Problem details.
Below are the entries; transcribe them exactly and drop every picture.

Saved data entries
————————

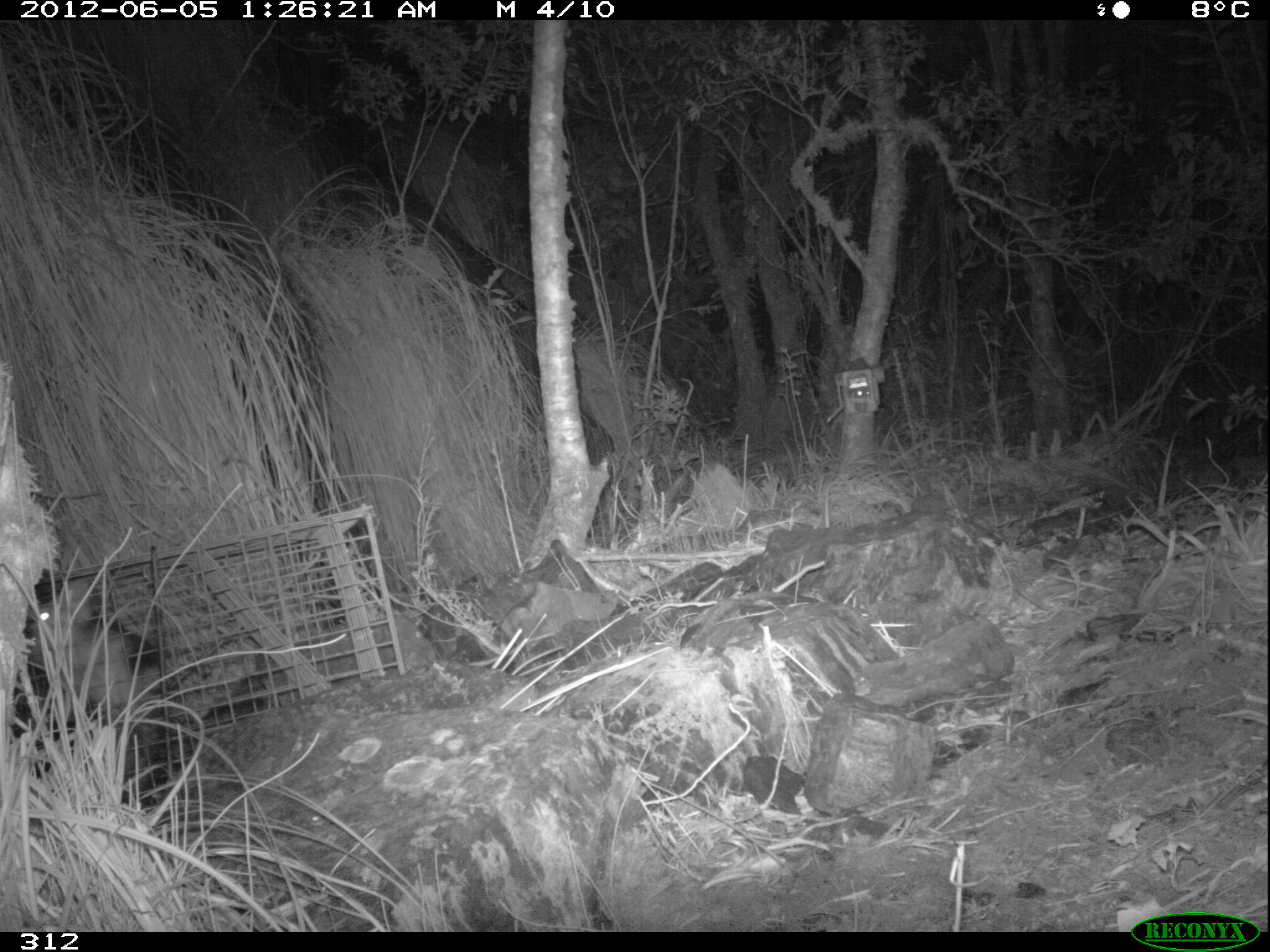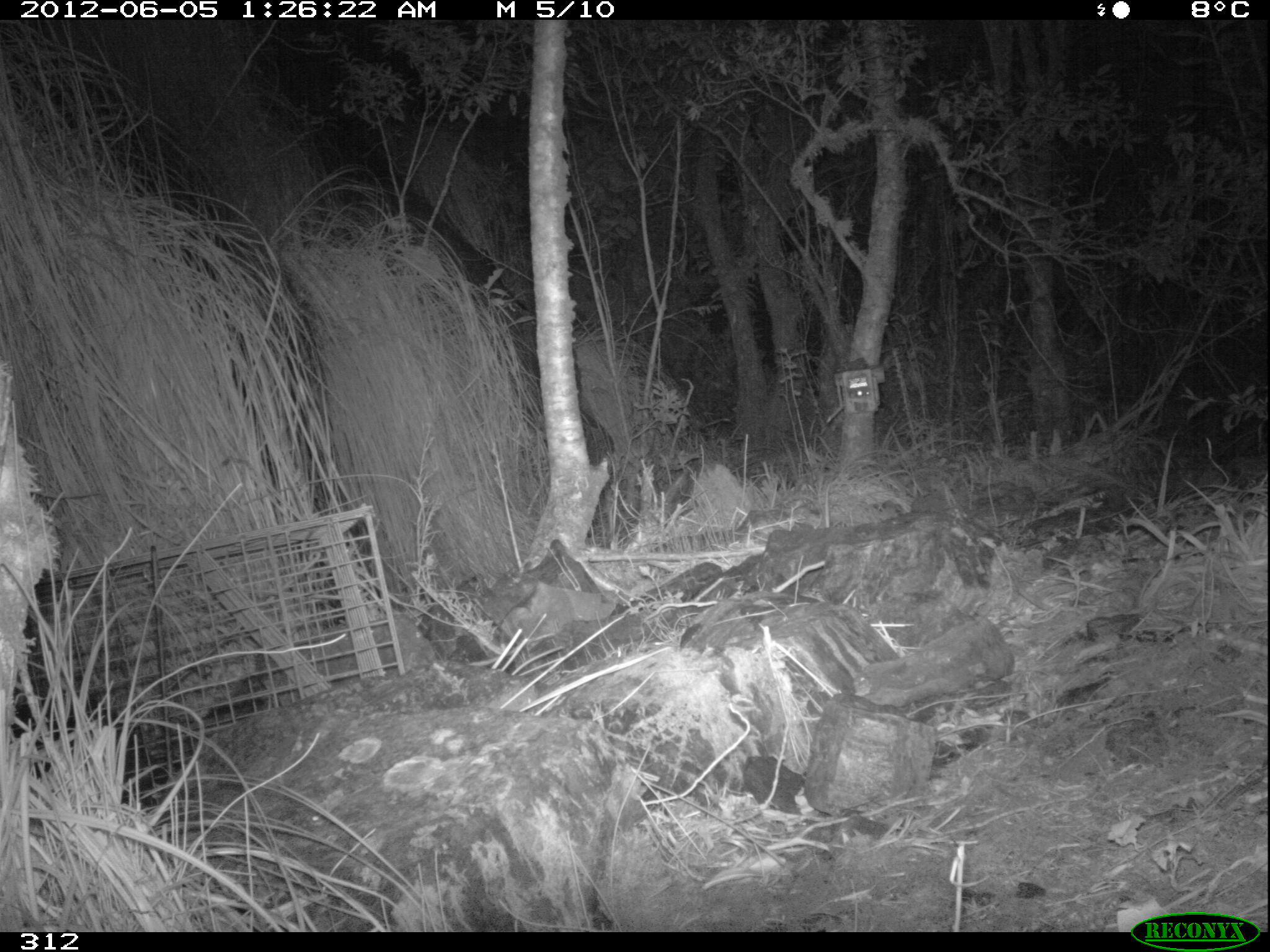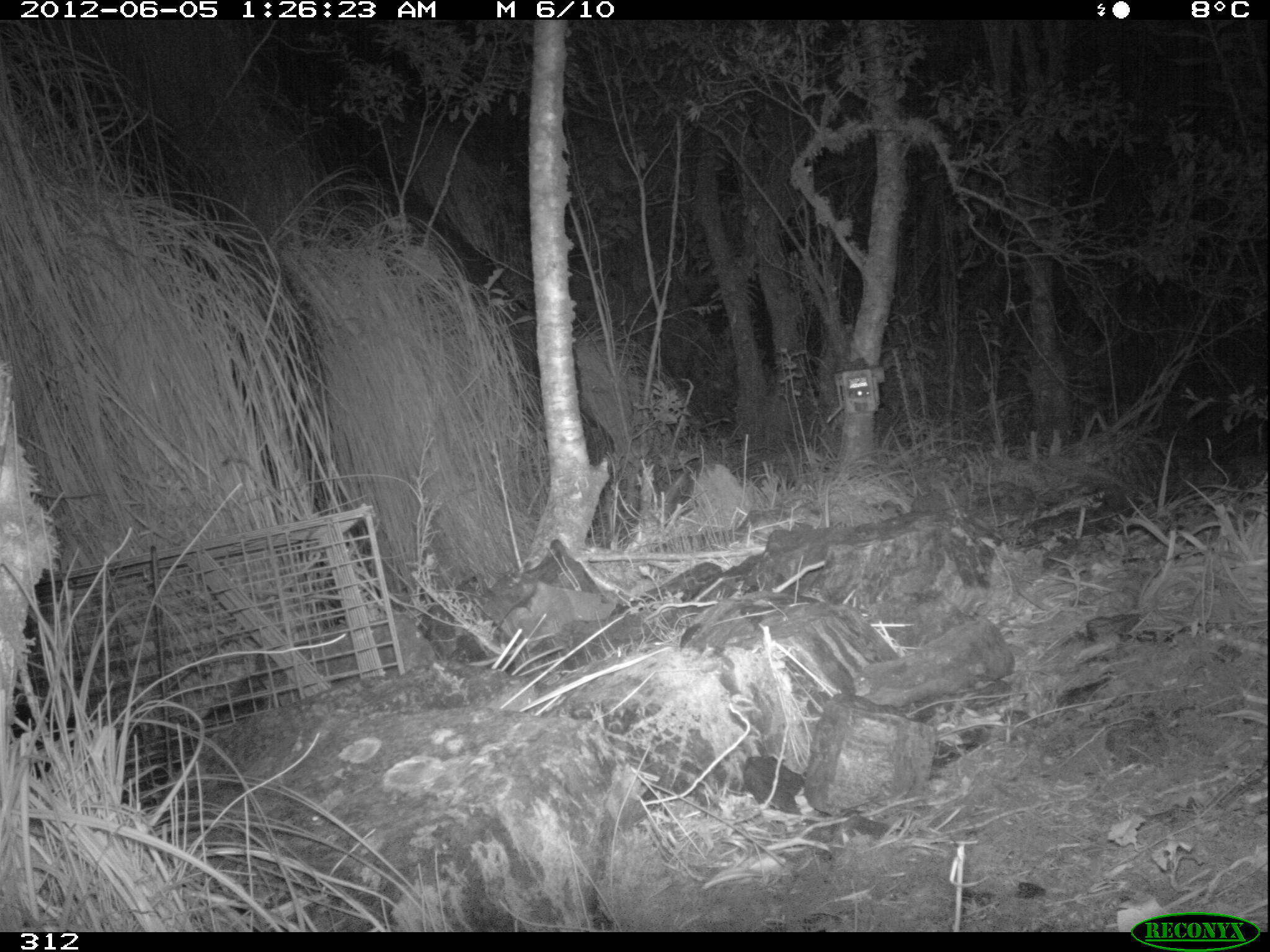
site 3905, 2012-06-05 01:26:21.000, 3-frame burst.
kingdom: Animalia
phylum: Chordata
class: Mammalia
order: Didelphimorphia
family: Didelphidae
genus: Didelphis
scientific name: Didelphis pernigra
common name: andean white-eared opossum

————————

Solution for this exercise.
site 3905, 2012-06-05 01:26:21.000, 3-frame burst.
kingdom: Animalia
phylum: Chordata
class: Mammalia
order: Didelphimorphia
family: Didelphidae
genus: Didelphis
scientific name: Didelphis pernigra
common name: andean white-eared opossum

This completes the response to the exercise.